Excerpted text
Governor of Surigao del Norte
- In office 1965–1980

5th President of the Philippine Olympic Committee
- In office 1985–1992
- Preceded by: Michael Marcos Keon
- Succeeded by: Rene Cruz

Personal details
- Born: Jose C. Sering 1925 or 1926 Surigao, Philippine Islands
- Died: February 14, 2002 (aged 76) Muntinlupa, Philippines
- Spouse: Socorro Bautista Limpot
- Children: 9

= Jose Sering =

Filipino politician and sports executive (1926–2002)

Jose Cabrera Sering was a Filipino politician and sports executive.

Sering served as Governor of Surigao del Norte from 1965 to 1980. He was one of the Founding Fathers the Asian Amateur Athletic Association in 1973 and served as its first President. He later served as the President of the Philippine Amateur Track and Field Association in two non-consecutive period; with the first tenure lasting from 1969 to 1981 and the second one from 1984 to 1991. Sering resigned from his PATAFA post in 1991 in favor of Go Teng Kok. In 1984, Sering was the acting director of the Project Gintong Alay government sports program. From 1985 to 1992, Sering was the President of the Philippine Olympic Committee.

== Political career ==
Sering began his political career as the governor of Surigao del Norte from 1965 to 1980.

In 1995, Sering was the campaign manager for Governor Francis T. Matugas and his brother Mayor Salvador C. Sering, who both won their elections in Surigao del Norte and Surigao City respectively. In 1999, Mantugas hired him as executive director of a sports development program council for the province.

== Involvement in sports ==
In 1969, Sering began his first term as president of the Philippine Amateur Track and Field Association (PATAFA). On November 21, 1973, he officially founded the Asian Amateur Athletic Association, and was its first president. He held the first Asian Athletics Championships to the Philippines that year. In 1981, when Michael Marcos Keon told him that he wanted the post, Sering willingly stepped aside. In 1984, he returned to the PATAFA as its president when Keon got supsended. He was also the acting director of the Project Gintong Alay government sports program that year.

Assignment 1
Summarize the article on Jose Sering in two sentences.
Assignment 2
According to the article on Jose Sering, in whose favor did Sering resign his PATAFA post in 1991?
The data that come next have no role in this.

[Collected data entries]
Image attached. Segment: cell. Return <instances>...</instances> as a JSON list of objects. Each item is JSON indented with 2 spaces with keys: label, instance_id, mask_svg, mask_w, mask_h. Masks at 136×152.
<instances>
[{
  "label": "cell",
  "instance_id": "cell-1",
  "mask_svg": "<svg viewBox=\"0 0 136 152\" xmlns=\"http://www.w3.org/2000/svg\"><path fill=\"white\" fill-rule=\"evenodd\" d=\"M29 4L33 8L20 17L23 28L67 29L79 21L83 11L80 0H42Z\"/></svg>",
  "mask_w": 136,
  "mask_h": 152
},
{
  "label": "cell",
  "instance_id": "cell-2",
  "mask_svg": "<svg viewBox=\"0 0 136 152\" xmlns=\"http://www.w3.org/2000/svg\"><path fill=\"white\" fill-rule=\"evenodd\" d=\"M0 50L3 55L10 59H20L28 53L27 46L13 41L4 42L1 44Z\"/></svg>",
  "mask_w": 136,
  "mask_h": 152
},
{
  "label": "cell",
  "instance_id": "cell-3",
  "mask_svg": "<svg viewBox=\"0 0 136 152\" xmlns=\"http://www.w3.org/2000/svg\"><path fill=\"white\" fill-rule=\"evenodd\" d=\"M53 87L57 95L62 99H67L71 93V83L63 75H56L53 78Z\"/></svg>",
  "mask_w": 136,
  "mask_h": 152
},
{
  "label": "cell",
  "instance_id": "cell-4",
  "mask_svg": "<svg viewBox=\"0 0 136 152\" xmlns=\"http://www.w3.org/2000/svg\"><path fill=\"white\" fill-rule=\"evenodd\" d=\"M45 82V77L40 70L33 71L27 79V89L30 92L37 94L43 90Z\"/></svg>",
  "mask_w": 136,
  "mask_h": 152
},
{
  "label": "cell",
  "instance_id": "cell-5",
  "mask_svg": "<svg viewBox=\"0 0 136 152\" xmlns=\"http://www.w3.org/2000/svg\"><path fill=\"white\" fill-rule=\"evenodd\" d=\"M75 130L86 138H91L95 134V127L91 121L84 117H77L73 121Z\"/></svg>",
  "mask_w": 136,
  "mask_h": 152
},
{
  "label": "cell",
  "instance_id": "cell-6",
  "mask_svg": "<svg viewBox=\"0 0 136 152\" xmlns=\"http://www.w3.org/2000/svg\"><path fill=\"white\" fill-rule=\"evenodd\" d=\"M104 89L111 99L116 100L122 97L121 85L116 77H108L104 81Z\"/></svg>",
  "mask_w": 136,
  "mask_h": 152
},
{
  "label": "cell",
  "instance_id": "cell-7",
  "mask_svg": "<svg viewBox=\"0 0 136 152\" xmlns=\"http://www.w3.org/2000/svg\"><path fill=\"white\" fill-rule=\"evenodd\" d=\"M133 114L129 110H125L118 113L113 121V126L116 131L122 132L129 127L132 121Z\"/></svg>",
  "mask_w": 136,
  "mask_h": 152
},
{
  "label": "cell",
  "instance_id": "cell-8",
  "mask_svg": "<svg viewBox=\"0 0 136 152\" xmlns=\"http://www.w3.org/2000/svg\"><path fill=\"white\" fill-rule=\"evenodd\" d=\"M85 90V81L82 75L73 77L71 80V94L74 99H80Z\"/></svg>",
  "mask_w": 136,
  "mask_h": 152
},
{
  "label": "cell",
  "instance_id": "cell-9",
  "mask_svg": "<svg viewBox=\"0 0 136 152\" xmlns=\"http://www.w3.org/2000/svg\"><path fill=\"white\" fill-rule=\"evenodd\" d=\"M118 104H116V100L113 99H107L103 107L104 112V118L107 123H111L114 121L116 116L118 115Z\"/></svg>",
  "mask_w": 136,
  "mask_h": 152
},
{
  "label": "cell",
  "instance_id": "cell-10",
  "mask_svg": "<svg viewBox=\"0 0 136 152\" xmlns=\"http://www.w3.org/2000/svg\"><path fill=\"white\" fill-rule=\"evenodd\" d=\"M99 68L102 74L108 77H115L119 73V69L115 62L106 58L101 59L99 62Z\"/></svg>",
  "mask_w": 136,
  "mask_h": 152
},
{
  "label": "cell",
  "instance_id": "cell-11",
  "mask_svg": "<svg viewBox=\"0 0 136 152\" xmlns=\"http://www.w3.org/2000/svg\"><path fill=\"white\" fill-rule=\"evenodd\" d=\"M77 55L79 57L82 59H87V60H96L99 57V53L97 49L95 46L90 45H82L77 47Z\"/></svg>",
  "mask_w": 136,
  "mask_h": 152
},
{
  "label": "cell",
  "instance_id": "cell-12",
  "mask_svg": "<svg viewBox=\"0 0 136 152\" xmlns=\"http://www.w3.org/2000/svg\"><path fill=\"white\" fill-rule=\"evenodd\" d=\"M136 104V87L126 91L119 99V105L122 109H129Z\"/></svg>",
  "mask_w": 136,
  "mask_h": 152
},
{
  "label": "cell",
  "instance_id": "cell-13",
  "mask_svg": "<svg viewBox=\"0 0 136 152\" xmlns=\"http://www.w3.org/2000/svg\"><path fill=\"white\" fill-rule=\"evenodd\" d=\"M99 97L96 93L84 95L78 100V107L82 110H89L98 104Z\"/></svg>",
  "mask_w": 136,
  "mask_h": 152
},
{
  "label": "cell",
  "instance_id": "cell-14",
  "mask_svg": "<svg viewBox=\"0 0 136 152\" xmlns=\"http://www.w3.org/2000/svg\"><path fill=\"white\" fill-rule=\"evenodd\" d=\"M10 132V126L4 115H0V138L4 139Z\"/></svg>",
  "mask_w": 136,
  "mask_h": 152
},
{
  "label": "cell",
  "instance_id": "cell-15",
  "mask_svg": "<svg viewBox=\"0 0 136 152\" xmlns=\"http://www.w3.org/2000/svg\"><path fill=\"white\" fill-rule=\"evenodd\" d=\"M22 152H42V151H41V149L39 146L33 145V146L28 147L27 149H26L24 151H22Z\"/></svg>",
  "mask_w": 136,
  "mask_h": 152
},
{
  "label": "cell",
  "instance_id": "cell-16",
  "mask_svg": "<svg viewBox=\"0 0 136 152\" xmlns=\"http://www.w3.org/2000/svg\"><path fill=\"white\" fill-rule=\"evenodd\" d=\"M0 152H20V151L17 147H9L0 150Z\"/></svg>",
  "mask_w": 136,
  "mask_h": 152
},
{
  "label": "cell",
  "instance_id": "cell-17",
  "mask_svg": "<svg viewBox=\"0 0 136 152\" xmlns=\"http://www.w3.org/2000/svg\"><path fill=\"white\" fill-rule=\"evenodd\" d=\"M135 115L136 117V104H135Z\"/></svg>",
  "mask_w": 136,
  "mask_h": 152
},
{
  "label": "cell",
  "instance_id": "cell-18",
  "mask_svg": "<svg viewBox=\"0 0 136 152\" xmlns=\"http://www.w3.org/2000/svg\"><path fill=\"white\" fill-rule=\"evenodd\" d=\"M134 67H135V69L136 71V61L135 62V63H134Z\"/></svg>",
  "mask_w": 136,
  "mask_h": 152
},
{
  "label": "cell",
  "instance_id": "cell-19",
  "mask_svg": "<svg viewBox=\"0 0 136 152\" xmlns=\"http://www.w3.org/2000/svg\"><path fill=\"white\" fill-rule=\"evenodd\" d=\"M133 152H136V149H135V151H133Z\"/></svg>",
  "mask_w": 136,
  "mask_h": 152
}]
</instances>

Exercise solution 1
Jose Cabrera Sering was a Filipino politician and sports executive who served as Governor of Surigao del Norte from 1965 to 1980. He was the first President of the Asian Amateur Athletic Association, led the Philippine Amateur Track and Field Association in two non-consecutive periods, and was President of the Philippine Olympic Committee from 1985 to 1992.

Exercise solution 2
Go Teng Kok